Ada sebuah
cerita yang saya temukan, intinya tulisan tersebut menceritakan tentang seorang
perempuan yang membuat sebuah akun anonimus agar ia dapat berinteraksi dengan ‘apa
adanya’ kepada orang lain yang juga ada di dalam lingkaran media sosial itu, alasan
perempuan itu sederhana saja, jika ia menggunakan identitas aslinya dalam
berinteraksi, maka ia takut mendapat respon yang tidak ia harapkan yaitu:
diadili. Karena pada dunia nyata, perempuan ini dikenal sebagai perempuan yang
cukup relijius—paling tidak dari atribut yang ia pakai dan ini juga diceritakan
dalam tulisan itu. Dan komunikasi yang terjadi antara perempuan anonimus ini
adalah hal-hal yang bersifat vulgar yang sekali lagi tidak dapat ia lakukan
dengan menunjukkan identitas aslinya.
Kemudian
muncul pertanyaan, apakah kamu pernah menjadi seorang anonimus dalam
menggunakan media sosial? Atau apakah kamu pernah membuat akun anonimus dengan—tentu
saja menggunakan identitas palsu untuk kepentigan pribadi misalnya, menyelidiki
suami yang selingkuh. Cerita lainnya yang saya temukan yaitu seorang ibu rumah
tangga yang membuat akun anonimus untuk menciduk suaminya sendiri yang tukang main
perempuan.
Pertanyaan
lainnya adalah apakah kamu pernah membuat akun anonimus untuk menjawab
pertanyaan atau membela sebuah pernyataan yang dianggap benar—apalagi ini
bertujuan untuk sebuah kepentingan kampanye politik. Akun anonimus ini diperlukan
untuk melerai sebuah jawaban, pro atau kontra terhadap sebuah wacana, menghajar
seseorang yang tidak disukai karena jawaban yang berkembang pada sebuah laman
diskusi, atau kepentingan yang paling relevan saat ini adalah, mengadudomba
satu dengan yang lainnya.
Seiring
dengan perkembangan media sosial dan hestek berani yang kemudian merajalela
seperti #showyourcleavage atau #freeyournipple maka pertanyaan selanjutnya
adalah apakah kamu pernah membuat akun anonimus untuk meramaikan hestek tadi?

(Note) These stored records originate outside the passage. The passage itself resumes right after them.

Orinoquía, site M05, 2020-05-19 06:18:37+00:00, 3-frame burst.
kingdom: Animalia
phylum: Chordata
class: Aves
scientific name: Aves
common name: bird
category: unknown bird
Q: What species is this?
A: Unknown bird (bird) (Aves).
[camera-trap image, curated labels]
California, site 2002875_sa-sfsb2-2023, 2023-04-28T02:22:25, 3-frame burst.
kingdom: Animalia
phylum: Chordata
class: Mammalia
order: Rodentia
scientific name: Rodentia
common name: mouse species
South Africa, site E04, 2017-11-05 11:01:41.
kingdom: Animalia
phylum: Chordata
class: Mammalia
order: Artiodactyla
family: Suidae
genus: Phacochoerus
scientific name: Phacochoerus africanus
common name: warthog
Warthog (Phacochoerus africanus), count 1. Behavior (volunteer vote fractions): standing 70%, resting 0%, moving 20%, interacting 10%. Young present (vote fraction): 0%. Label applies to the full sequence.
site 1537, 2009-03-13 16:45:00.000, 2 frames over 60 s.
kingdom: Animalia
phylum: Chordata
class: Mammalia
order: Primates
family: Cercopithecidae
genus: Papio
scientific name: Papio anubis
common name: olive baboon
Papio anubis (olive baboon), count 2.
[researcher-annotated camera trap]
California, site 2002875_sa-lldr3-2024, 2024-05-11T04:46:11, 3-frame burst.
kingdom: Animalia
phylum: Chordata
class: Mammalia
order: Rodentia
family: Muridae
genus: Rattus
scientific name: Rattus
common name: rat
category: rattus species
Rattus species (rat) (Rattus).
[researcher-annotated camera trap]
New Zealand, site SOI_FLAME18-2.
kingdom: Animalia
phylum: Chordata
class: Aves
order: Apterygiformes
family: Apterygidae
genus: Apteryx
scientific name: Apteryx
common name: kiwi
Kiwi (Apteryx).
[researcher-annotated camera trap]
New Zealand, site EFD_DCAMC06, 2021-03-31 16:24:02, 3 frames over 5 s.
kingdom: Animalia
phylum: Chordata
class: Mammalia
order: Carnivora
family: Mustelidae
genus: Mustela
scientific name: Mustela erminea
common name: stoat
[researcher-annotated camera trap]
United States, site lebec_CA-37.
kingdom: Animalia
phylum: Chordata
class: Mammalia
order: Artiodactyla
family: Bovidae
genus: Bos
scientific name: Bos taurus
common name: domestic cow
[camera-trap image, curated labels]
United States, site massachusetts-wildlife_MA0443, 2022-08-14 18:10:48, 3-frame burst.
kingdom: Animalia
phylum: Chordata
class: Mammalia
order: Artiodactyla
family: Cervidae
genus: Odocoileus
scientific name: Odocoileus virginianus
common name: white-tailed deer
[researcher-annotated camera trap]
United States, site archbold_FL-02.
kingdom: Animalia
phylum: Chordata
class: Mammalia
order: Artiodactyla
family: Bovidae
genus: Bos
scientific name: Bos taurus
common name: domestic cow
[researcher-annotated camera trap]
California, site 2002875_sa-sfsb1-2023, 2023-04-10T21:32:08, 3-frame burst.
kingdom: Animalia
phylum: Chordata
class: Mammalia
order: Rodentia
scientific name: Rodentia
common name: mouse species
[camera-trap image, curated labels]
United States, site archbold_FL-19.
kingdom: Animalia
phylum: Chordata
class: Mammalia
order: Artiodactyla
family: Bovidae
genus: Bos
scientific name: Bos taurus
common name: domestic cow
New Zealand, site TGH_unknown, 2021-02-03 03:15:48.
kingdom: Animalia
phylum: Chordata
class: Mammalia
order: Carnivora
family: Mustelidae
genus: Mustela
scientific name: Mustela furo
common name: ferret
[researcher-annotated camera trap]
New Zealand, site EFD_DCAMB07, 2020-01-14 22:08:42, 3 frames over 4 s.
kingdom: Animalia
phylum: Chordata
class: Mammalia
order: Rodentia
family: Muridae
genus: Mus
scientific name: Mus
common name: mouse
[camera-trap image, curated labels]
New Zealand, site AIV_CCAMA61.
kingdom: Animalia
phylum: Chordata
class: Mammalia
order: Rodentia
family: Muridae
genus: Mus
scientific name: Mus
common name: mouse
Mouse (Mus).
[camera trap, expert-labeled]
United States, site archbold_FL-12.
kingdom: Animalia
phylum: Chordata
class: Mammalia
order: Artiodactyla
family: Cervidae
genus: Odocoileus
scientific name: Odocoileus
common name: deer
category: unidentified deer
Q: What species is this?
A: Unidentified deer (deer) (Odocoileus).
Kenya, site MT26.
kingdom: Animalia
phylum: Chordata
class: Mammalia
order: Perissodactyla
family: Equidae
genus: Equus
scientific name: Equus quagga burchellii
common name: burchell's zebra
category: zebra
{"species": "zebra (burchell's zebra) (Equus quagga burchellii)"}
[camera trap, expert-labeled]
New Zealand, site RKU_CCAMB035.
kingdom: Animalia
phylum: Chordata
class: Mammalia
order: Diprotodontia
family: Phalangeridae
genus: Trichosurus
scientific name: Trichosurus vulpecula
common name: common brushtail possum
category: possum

Karena cara untuk meramaikan hestek ini adalah dengan mengunggah sebuah foto belahan
dada atau puting susu tanpa kelihatan wajah yang membutuhkan tekad yang besar.
Menjadi anonimus membuat orang-orang lebih berani.
Beberapa
skandal percakapan seks pribadi yang dilakukan oleh para tokoh agama juga terkuak
oleh anonimus. Tentu saja pelaku anonimus di sini adalah mereka yang memiliki
kepentingan terkait untuk mengungkap skandal tersebut.
Menjadi
anonimus adalah sebuah kegemaran baru. Media sosial kemudian berkembang menjadi
sebuah media di mana setiap orang dapat menjadi sesuatu di luar dirinya asalkan
ia tetap anonimus. Setiap orang dapat melakukan sesuatu di luar dirinya asalkan
ia tetap anonimus. Setiap orang lebih berani mengunggah apa saja asalkan ia
tetap anonimus. Setiap orang dapat mengungkap kebenaran asalkan ia tetap
anonimus.
Menurut
sebuah penelitian yang ditulis di dalam We Are Anonymous-Anonimity in the public sphere, ada beberapa keuntungan dengan menjadi anonimus ketika berkomunikasi
1) mendorong kebebasan berekspresi, kemampuan untuk menyuarakan pendapat yang
berbeda atau gagasan yang tidak populer dan oleh karena itu dapat dianggap
sebagai landasan demokrasi 2) memfasilitasi arus komunikasi mengenai isu publik
tanpa membunuh si pembawa pesan 3) untuk mendapatkan informasi sensitif,
misalnya dalam penelitian atau isu pribadi yang sensitif 4) anonimitas mendorong budaya berbagi
gagasan, ada lebih banyak kejujuran dalam proses tanya jawab, misalnya dalam
proses evaluasi di tempat kerja atau di kelas.
Sebuah
cerita lainnya tentang seorang perempuan pernah mengaku mengungah foto vaginanya
yang baru selesai di waxing, berikut
dengan sedikit testimoni mengenai kepuasaannya menggunakan layanan salon yang
melayaninya. Perempuan itu mengaku ia melakukannya untuk mendapatkan sebuah kepuasan
tertentu, merasa lebih bebas, merasa lebih jujur.
Namun
ada sebuah pengertian lainnya tentang menjadi anonimus—yaitu sebuah keberjarakan
dengan diri sendiri: atau dapat dikatakan sebagai sebuah ketakutan untuk
menampilkan sebuah kejujuran yang berasal dari diri karena takut diadili oleh
masyarakat. Melainkan juga dapat dikatakan bahwa menjadi anonimus adalah sebuah
tempat persembunyian—sebuah benteng yang dibangun cukup tinggi untuk melindungi
diri sendiri dari sebuah kebenaran.
Sebuah cerita
menarik yang saya temukan dalam kasus menjadi anonimus, yaitu seorang pria gay
yang kemudian bersembunyi di balik topeng “tokoh agama” dan “pernikahan” hanya
karena pria ini tidak dapat menceritakan tentang dirinya yang sebenarnya.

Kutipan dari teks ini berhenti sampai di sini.